_WHAT THE TASK REQUIRES_.
In exact form, set down only those lines of the material that run from its first line to the line with "Tanzania, site S11, 2012-01-31", inclusive.
╭─ THE DATA
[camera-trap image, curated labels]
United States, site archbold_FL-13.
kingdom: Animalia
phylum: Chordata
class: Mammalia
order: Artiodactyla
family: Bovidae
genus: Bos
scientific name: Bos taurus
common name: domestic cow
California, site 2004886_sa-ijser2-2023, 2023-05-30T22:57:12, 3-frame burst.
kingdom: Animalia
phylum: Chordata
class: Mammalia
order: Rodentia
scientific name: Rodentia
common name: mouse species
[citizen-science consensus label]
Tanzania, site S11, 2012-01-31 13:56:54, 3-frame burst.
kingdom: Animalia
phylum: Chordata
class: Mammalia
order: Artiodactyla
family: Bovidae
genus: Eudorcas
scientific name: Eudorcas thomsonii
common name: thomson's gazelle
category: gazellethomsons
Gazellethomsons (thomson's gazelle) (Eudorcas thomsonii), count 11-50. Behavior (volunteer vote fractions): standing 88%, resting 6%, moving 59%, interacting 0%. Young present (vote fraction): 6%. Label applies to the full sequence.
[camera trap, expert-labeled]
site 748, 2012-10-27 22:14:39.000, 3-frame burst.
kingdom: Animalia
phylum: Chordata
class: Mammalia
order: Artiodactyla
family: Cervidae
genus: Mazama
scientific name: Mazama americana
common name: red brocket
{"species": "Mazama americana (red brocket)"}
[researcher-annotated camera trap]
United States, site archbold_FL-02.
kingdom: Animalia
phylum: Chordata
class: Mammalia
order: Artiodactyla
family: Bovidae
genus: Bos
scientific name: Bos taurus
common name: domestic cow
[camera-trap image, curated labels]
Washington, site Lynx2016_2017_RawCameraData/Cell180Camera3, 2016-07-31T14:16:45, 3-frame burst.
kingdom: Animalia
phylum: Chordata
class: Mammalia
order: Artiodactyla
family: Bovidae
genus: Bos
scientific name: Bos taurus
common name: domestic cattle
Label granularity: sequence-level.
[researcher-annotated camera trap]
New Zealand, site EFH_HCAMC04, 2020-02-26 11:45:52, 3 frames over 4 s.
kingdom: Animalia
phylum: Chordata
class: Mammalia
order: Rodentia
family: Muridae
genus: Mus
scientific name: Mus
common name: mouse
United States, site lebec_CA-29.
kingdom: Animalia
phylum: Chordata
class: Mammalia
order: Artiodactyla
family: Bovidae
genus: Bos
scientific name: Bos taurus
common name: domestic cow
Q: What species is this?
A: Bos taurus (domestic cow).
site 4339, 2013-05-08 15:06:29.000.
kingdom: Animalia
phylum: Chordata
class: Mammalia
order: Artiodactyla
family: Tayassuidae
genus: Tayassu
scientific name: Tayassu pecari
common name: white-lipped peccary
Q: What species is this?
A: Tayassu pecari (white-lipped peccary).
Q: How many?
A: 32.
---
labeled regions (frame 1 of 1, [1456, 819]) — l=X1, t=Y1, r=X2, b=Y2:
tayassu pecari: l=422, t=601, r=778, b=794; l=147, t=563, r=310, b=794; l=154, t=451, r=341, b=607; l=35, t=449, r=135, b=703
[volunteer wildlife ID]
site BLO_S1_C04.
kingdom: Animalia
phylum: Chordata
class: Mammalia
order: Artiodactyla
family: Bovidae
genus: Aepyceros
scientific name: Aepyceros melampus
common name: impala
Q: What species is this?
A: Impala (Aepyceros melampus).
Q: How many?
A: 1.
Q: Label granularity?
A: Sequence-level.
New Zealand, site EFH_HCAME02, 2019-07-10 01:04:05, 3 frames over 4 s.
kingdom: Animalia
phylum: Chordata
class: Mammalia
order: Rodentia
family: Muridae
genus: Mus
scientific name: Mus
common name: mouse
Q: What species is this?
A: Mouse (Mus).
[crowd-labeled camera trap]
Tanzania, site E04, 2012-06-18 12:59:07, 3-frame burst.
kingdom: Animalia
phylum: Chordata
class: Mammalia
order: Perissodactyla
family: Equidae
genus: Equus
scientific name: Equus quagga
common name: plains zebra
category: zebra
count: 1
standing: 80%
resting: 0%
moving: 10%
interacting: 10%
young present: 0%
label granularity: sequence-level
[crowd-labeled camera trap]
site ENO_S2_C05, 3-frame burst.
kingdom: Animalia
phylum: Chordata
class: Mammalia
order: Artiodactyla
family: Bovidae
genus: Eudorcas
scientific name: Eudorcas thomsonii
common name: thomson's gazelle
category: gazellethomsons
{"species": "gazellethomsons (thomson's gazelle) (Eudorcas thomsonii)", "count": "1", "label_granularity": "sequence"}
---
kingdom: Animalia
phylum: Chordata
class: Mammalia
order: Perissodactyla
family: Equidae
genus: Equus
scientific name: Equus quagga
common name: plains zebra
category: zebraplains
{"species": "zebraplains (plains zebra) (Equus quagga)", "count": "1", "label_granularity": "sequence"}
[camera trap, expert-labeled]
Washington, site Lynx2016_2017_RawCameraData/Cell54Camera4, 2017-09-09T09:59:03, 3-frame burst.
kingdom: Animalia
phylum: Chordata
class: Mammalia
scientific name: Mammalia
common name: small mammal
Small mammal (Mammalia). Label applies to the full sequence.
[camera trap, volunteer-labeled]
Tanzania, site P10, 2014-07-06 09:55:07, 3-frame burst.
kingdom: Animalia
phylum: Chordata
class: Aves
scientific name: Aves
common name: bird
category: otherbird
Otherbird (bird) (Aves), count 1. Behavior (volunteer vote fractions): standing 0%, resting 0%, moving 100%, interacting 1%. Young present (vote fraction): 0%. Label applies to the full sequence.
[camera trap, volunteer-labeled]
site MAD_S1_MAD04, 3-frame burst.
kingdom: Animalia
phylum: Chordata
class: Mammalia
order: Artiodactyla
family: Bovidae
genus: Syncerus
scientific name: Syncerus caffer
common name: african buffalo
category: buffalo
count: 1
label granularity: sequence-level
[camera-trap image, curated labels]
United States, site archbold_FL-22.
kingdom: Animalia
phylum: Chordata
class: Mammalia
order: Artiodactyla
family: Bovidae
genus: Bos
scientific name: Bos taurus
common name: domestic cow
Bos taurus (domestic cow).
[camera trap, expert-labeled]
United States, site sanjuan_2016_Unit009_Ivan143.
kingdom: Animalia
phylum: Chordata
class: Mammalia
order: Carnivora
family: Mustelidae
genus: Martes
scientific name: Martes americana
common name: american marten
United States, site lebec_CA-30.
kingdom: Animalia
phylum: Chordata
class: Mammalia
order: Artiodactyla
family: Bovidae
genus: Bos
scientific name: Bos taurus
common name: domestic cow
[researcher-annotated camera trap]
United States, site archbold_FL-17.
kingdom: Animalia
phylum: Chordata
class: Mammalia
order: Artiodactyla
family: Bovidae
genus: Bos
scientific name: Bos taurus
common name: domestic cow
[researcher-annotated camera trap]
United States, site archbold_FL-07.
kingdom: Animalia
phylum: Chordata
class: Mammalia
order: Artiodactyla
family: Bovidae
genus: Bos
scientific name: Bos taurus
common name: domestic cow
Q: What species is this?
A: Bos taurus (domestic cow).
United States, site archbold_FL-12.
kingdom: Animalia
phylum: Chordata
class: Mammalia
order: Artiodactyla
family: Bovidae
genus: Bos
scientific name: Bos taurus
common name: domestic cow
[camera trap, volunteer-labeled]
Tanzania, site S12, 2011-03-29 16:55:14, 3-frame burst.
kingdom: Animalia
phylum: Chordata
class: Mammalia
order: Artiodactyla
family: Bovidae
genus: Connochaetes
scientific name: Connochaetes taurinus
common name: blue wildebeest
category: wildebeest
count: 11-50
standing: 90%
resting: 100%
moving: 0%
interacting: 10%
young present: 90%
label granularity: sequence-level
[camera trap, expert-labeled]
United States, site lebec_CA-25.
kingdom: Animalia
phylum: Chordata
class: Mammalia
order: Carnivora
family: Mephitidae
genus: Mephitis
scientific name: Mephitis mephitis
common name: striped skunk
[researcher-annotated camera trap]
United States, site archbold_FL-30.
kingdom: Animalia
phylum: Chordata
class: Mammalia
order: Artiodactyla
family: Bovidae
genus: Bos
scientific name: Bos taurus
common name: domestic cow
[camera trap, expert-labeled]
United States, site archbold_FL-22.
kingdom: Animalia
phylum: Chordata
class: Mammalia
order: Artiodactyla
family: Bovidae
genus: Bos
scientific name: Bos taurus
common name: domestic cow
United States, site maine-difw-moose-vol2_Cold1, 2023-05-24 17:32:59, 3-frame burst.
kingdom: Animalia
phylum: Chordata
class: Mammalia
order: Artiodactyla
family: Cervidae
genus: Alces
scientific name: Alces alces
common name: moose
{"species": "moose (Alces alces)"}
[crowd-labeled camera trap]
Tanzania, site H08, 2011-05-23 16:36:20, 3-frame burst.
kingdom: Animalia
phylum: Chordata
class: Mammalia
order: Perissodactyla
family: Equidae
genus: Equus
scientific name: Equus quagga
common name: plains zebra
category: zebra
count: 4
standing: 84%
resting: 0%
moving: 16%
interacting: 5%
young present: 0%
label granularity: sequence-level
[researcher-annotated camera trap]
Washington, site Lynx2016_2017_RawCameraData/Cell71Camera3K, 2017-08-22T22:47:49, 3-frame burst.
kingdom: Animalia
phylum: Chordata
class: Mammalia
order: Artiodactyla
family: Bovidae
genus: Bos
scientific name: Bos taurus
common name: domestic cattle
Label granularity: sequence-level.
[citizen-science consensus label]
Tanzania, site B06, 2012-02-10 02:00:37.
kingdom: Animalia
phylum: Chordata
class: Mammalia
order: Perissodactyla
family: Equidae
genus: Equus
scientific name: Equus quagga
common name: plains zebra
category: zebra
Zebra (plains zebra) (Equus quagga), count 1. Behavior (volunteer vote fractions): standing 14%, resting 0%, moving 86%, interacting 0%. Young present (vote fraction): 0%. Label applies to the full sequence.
╰─
_RESPONSE BELOW_.
[camera-trap image, curated labels]
United States, site archbold_FL-13.
kingdom: Animalia
phylum: Chordata
class: Mammalia
order: Artiodactyla
family: Bovidae
genus: Bos
scientific name: Bos taurus
common name: domestic cow
California, site 2004886_sa-ijser2-2023, 2023-05-30T22:57:12, 3-frame burst.
kingdom: Animalia
phylum: Chordata
class: Mammalia
order: Rodentia
scientific name: Rodentia
common name: mouse species
[citizen-science consensus label]
Tanzania, site S11, 2012-01-31 13:56:54, 3-frame burst.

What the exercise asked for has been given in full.